BookmarkSubscribeRSS Feed
🔒 This topic is solved and locked. Need further help from the community? Please sign in and ask a new question.
Jannie_D
Calcite | Level 5

Hi. I have a big dataset on a secure server.

I am cleaning my data, but now I found out that one code does not work and I can not figure out why, maybe you have an suggestion. 

The code is:

data total;

set mergetot;

where not missing(dato_diagnose) and not missing(totsssy) or not missing(totlmdb) or not missing(totdrga) or not missing(totdrgh);

run;

 

I want to only have the observations where there is a value for dato_diagnose and where at least one of totsssy, totlmdb, totdrga and totdrgh has a value.

somehow I still get observations where there is no value for dato_diagnose.

 

can you find the mistake?

 

kind regards 

1 ACCEPTED SOLUTION

Accepted Solutions
Kurt_Bremser
Super User

In Boolean (yes/no) logic, the AND operator takes precedence over OR (like multiplication takes precedence over addition in calculus). This means that your condition will be evaluated like this:

where
  (not missing(dato_diagnose) and not missing(totsssy))
  or not missing(totlmdb)
  or not missing(totdrga)
  or not missing(totdrgh)
;

To make your condition work as intended, you need to force precedence by using brackets:

where
  not missing(dato_diagnose) and (
    not missing(totsssy)
    or not missing(totlmdb)
    or not missing(totdrga)
    or not missing(totdrgh)
  )
;

Note that it is always a great help to make functional code blocks visible by using indentation.
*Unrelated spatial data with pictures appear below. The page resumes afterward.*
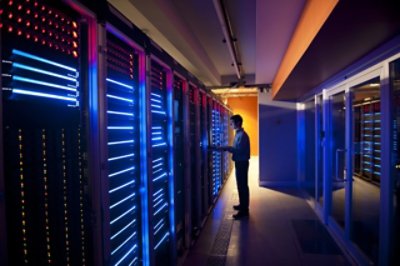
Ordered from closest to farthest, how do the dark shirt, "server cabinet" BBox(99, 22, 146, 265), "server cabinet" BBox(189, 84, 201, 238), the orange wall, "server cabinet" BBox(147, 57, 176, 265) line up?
"server cabinet" BBox(99, 22, 146, 265) → "server cabinet" BBox(147, 57, 176, 265) → "server cabinet" BBox(189, 84, 201, 238) → the dark shirt → the orange wall

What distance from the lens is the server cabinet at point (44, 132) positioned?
77cm

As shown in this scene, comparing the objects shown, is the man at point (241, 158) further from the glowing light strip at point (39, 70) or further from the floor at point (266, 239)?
the glowing light strip at point (39, 70)

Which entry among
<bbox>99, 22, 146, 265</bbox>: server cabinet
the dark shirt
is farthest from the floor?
<bbox>99, 22, 146, 265</bbox>: server cabinet

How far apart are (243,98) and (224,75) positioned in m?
4.31

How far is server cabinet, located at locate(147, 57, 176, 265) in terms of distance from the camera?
200 centimetres

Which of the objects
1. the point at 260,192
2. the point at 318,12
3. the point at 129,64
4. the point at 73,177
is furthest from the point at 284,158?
the point at 73,177

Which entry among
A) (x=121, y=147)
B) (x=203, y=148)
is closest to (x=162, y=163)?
(x=121, y=147)

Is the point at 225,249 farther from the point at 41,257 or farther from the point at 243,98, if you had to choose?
the point at 243,98

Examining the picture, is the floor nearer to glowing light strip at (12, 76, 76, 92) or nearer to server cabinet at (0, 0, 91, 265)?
server cabinet at (0, 0, 91, 265)

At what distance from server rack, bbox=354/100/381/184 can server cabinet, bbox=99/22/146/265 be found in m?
5.29

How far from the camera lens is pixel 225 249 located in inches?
121

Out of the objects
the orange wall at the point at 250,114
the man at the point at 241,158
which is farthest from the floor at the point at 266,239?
the orange wall at the point at 250,114

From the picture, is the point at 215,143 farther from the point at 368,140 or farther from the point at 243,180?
the point at 368,140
View solution in original post

2 REPLIES 2
PaigeMiller
Diamond | Level 26

Perhaps this, which will test to see if there is at least one non-missing among the rest of the variables

 

where not missing(dato_diagnose) AND (not missing(totsssy) + not missing(totlmdb) + not missing(totdrga) + not missing(totdrgh))>0;

--
Paige Miller
Kurt_Bremser
Super User

In Boolean (yes/no) logic, the AND operator takes precedence over OR (like multiplication takes precedence over addition in calculus). This means that your condition will be evaluated like this:

where
  (not missing(dato_diagnose) and not missing(totsssy))
  or not missing(totlmdb)
  or not missing(totdrga)
  or not missing(totdrgh)
;

To make your condition work as intended, you need to force precedence by using brackets:

where
  not missing(dato_diagnose) and (
    not missing(totsssy)
    or not missing(totlmdb)
    or not missing(totdrga)
    or not missing(totdrgh)
  )
;

Note that it is always a great help to make functional code blocks visible by using indentation.